### INPUT DATA:
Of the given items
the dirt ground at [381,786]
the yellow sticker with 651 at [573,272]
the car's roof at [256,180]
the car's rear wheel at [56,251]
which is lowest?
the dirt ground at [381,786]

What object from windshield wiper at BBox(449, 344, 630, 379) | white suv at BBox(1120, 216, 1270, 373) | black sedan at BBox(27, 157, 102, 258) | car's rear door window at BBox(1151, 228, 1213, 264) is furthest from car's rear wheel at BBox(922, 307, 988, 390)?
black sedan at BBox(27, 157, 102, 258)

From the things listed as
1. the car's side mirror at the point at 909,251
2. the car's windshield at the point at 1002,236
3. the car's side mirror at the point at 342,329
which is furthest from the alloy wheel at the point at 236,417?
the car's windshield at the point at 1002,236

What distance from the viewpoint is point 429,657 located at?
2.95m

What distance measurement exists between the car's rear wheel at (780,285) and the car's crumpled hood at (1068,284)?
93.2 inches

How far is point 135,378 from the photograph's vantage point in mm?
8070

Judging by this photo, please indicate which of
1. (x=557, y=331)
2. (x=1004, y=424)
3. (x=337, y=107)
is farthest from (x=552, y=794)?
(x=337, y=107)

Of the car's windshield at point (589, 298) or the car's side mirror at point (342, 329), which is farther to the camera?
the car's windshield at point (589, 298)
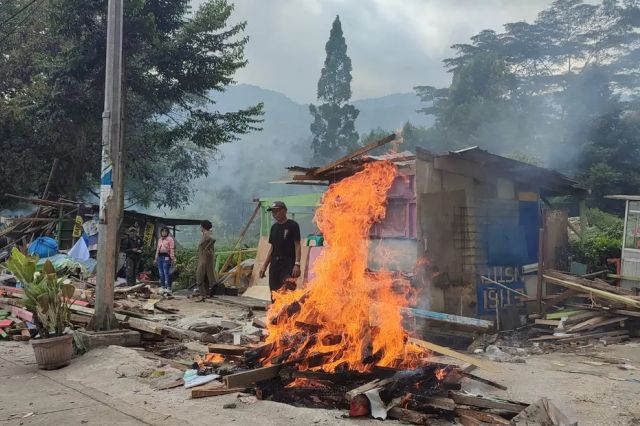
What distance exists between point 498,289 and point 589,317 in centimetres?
* * *
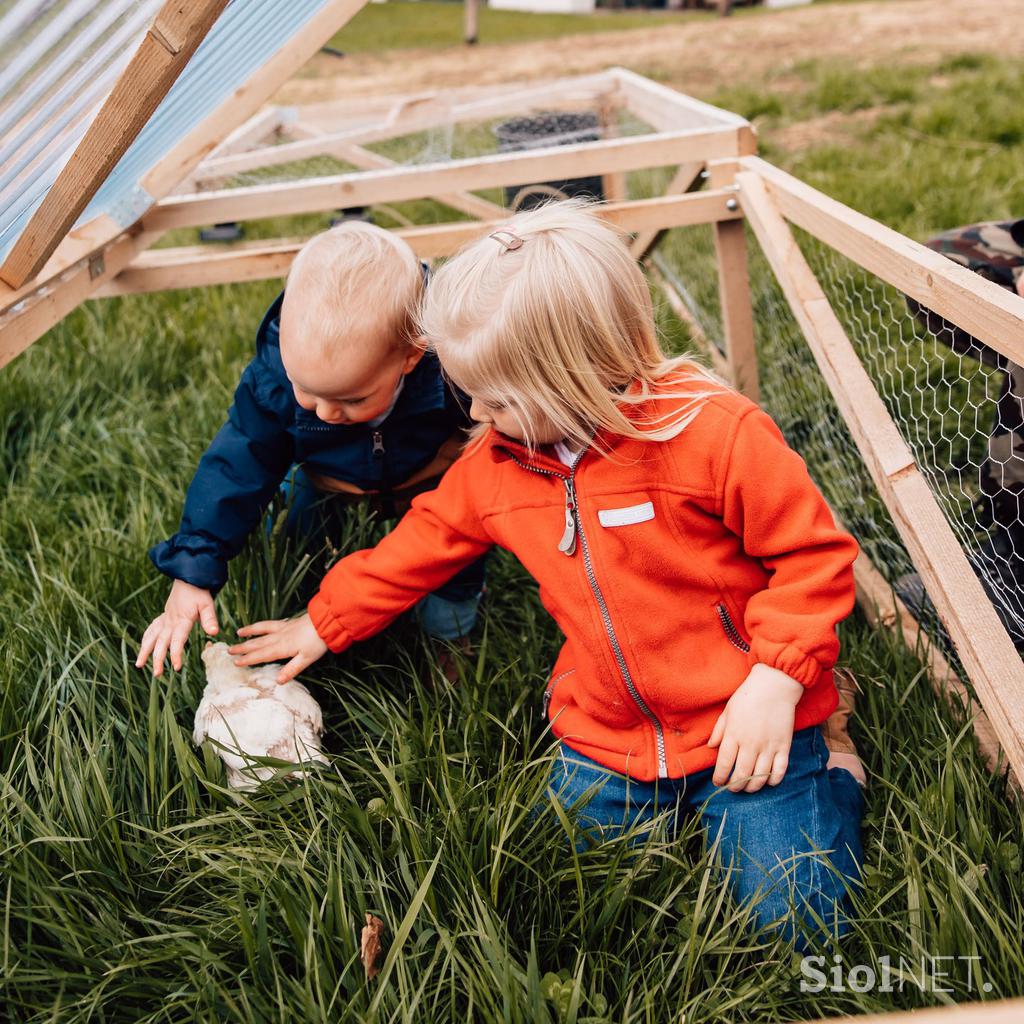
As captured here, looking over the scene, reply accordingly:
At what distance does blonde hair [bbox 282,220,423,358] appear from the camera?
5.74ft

### TO BE DONE:
Pick out each line of the entries above in which the word "distance" appears, and copy those lines.

### THE COMPLETED TASK:
What distance from the viewpoint is point 429,657 located at?
What distance measurement exists between the car's rear wheel at (780,285) and the car's crumpled hood at (1068,284)?
What distance exists between point 498,289 and point 589,317 in centimetres?
At what distance does blonde hair [bbox 282,220,423,358] appear from the camera?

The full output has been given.